→ **Material to process**:
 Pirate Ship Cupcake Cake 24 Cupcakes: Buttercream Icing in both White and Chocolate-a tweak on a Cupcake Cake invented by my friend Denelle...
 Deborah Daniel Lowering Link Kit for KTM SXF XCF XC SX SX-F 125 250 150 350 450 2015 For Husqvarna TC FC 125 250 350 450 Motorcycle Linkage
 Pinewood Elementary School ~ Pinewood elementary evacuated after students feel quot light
==
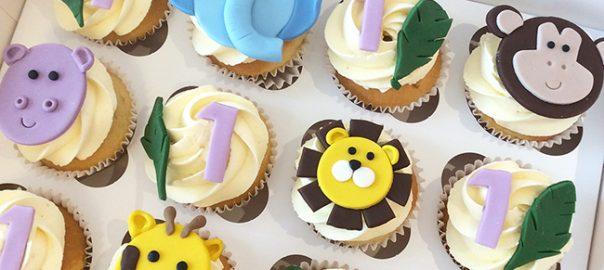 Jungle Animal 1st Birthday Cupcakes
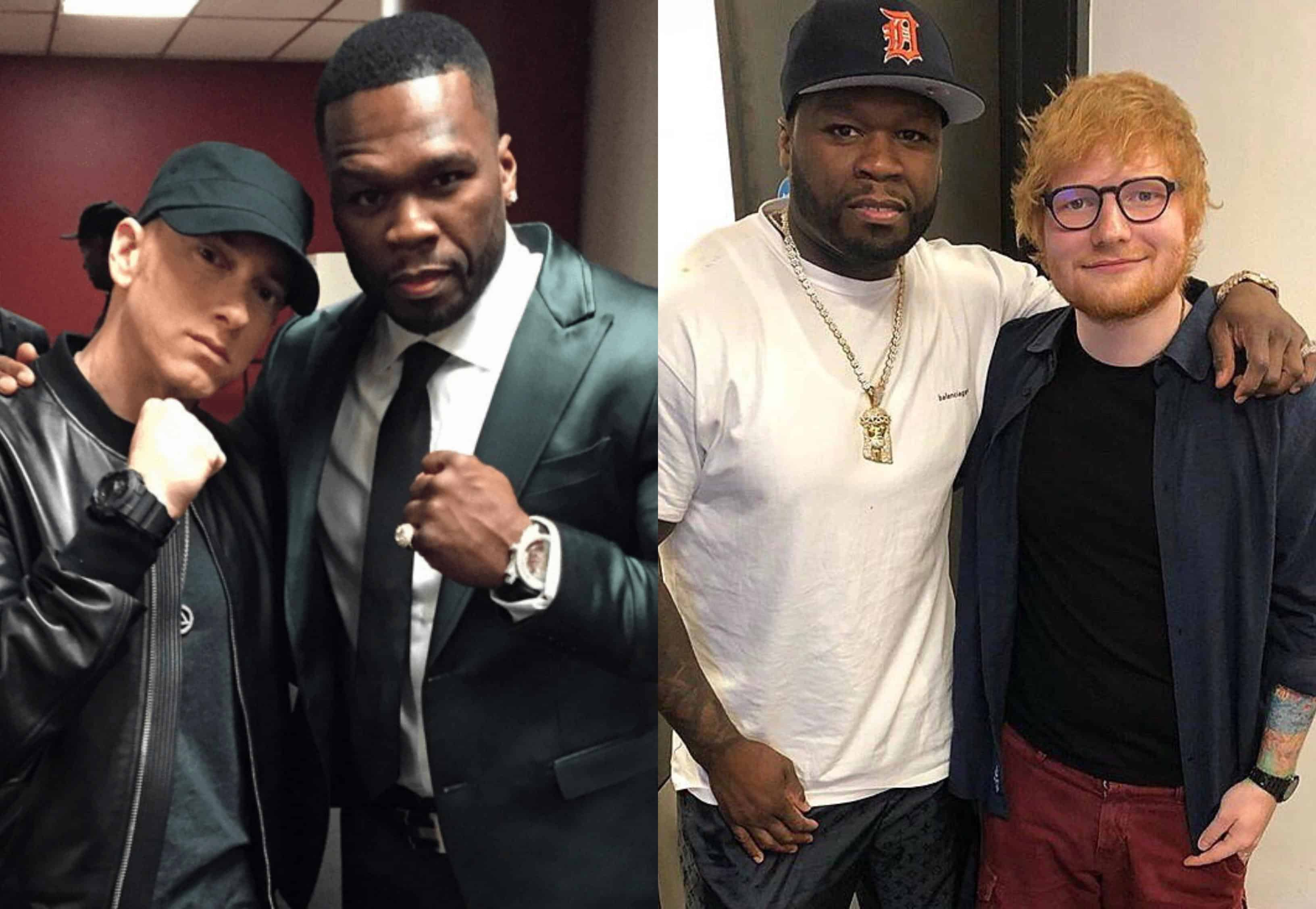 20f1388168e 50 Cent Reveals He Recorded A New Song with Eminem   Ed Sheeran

→ **Task objective**:
Which lines above run from the one containing "Pirate Ship Cupcake" down to the one containing "Deborah Daniel Lowering"? Repeat exactly those, both ends included, and nothing else.

→ **Result**:
 Pirate Ship Cupcake Cake 24 Cupcakes: Buttercream Icing in both White and Chocolate-a tweak on a Cupcake Cake invented by my friend Denelle...
 Deborah Daniel Lowering Link Kit for KTM SXF XCF XC SX SX-F 125 250 150 350 450 2015 For Husqvarna TC FC 125 250 350 450 Motorcycle Linkage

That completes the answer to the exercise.